Swap every "metal railing" in the records below for "iron railing", leaving everything else unchanged.

--- START THE INPUT ---

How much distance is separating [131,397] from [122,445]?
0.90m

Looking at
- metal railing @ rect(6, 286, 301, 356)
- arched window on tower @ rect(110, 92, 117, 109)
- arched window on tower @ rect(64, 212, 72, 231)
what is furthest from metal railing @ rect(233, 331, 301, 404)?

--- END THE INPUT ---

### RESPONSE TO THIS TASK:
How much distance is separating [131,397] from [122,445]?
0.90m

Looking at
- iron railing @ rect(6, 286, 301, 356)
- arched window on tower @ rect(110, 92, 117, 109)
- arched window on tower @ rect(64, 212, 72, 231)
what is furthest from iron railing @ rect(233, 331, 301, 404)?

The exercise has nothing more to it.